Consigna día 3. A escribir el obituario de una persona a la que hayan querido mucho a partir de algún tipo de material documental.

 

La Tribuna, página 25. Sección Sociales. Apartado Obituarios.

Abro el monitor sinuoso de la portátil y redacto sin mucho arrojo:

 

Funeraria La Postrera Gema y la Familia Puesti Abad comunican con enorme pesar el fallecimiento de su madre, abuela y esposa, doña Virginia Abad de Puesti. Sus honras fúnebres se celebrarán al ser las once horas del día nueve de junio de dos mil doce, en la Parroquia de María Benefectora de Buenfilo. Condolencias al apartado postal 2398. El cuerpo es velado en la capilla 2a de la funeraria a partir de las dieciséis horas de hoy..

 

Los funerales tienen tanto de arcaico y ritual cansino que los he llegado a detestar. Aunque fuera el de ella, no pensaba asistir. Aunque pudiera significar la última ocasión de despedida, de persignar su frente arrugada e inerte, de abrigar sus manos frías.

Me aburren, siempre hay mucho sol y luego la insolación por haber olvidado los lentes de sol en la guantera del carro, por salir apurado a encontrarse con los primos y ayudar a cargar el ataúd que miente, porque la abuela no pesaba tanto, lleva tanta madera encima que no le reconozco.

Siempre en las honras hay de esa música, sacro sacrílega que invoca a los más allá, de los que no se quiere saber aún, mirando con desdén el más acá en que quedamos todos los que debemos acudir. El aroma del incienso que, aunque me fascina y entretiene por las formas humosas que van creciendo en el aire de la iglesia, se me llega a confundir con música, ahora de cuerdas lastimosas de algún filme de esos donde alguien muere y es importante para el resto del elenco.

Los trajes de ocasión me agotan por sus muchos botones cerrados. El color me gusta, es como una postal de familia en blanco y negro, todos ataviados por trajes que solo se usan una vez, al lado de familiares que solo se encuentran en funerales. Pero el sollozo de los maquillajes movidos de las tías, marcados por los abrazos y consuelos en las mangas de mi camisa, me advierten que perdí además hoy una prenda de domingo.

El discurso del tío mayor, obituario de su propia inspiración que resalta bondades genéricas escuchadas en algún otro funeral, copiadas de su experiencia en este tipo de eventos y enumerada con prisa en un papel arrugado que ahora distiende con vehemencia sobre el ambón de la derecha que reza un versículo irónico que conozco desde el catecismo: Tu palabra me da vida.
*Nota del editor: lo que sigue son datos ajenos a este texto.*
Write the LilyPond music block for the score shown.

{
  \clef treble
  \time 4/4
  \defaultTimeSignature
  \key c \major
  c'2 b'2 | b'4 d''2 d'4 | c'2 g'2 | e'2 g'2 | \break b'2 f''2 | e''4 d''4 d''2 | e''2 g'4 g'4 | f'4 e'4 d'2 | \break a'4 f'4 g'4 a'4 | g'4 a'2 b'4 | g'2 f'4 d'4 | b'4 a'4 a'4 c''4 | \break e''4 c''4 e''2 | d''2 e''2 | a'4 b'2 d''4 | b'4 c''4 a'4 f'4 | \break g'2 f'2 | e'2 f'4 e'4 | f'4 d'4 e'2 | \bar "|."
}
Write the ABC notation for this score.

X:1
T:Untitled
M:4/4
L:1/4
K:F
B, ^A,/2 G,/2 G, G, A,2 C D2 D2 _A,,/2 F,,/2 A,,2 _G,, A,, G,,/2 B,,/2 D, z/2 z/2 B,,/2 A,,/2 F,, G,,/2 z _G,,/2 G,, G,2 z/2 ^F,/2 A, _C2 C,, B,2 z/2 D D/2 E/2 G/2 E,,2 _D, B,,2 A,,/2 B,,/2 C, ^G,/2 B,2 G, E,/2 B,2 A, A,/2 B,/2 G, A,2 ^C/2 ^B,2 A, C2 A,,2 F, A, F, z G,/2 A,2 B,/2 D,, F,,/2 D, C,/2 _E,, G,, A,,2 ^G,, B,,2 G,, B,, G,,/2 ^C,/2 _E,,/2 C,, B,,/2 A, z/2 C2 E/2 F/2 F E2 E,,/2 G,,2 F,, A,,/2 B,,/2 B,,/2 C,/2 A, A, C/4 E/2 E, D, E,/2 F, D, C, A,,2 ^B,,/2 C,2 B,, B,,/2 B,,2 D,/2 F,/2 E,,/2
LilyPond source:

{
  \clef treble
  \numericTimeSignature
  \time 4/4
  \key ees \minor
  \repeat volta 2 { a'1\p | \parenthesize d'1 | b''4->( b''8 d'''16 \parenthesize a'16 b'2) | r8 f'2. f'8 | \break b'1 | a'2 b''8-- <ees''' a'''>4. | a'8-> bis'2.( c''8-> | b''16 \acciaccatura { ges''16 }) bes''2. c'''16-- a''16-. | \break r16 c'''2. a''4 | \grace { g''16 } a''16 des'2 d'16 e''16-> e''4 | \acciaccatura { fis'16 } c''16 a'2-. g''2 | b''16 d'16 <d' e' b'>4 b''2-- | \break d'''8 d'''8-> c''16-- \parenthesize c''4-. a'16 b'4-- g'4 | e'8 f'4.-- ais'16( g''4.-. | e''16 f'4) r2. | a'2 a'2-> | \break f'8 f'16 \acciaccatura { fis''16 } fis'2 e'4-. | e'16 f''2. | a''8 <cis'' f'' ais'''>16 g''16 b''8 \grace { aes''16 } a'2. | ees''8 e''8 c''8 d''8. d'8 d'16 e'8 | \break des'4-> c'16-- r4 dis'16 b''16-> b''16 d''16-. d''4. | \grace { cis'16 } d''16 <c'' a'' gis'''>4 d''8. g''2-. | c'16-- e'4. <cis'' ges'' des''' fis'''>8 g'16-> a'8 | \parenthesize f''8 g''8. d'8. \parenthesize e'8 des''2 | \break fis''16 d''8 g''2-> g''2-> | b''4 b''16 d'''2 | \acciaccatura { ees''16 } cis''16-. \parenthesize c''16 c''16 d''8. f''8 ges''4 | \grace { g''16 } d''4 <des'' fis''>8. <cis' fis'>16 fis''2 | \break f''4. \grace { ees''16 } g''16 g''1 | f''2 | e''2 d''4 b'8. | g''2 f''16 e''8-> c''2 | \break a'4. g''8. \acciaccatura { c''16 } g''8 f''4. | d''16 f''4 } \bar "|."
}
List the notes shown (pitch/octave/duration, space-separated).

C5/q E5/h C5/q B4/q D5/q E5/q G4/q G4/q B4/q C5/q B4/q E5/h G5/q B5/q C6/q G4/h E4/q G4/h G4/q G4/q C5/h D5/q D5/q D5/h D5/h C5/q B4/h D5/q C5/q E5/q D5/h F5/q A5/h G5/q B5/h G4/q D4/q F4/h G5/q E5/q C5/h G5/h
Que poco conocía mi tío a la abuela, pienso para mis muy adentros: porque peligro de excomunión de clan si tan solo alguno me escuchara siquiera decir tal blasfemia.

Luego vienen los desmayos de cementerio y la inevitable rejunta de primeros esposos o esposas de mis familiares que en segundas nupcias -algo que la abuela nunca consintió- hacen una mescolanza inédita de presentaciones airadas entre primos que dicen este es mi papá, este no, este es el de mi hermana y que no es el mío pero es como si lo fuera. Una jungla de gestos creíbles mal disimulados y de increíbles que todavía sigan aconteciendo.

Son mis razones. No me gustan los funerales y a toda costa los evito.

Me repela este mi oficio de redactor en La Tribuna, castigado por insolente en las crónicas de sucesos y por los epítetos, a lo mejor inadecuados, contra el director del medio en una reciente entrevista. Me encargo, como pena, de la redacción de los obituarios y es aquí, abuela, en donde he encontrado la oportunidad para que, ajeno en mis pensamientos, como en los rezos que me enseñaste, hablando con vos como me decías que se hablaba con Dios, aquí haya tenido la satisfacción para poder decirte lo pendiente.

Por eso no fui. Abuela, pero que Dios la acompañe. Amén, amén.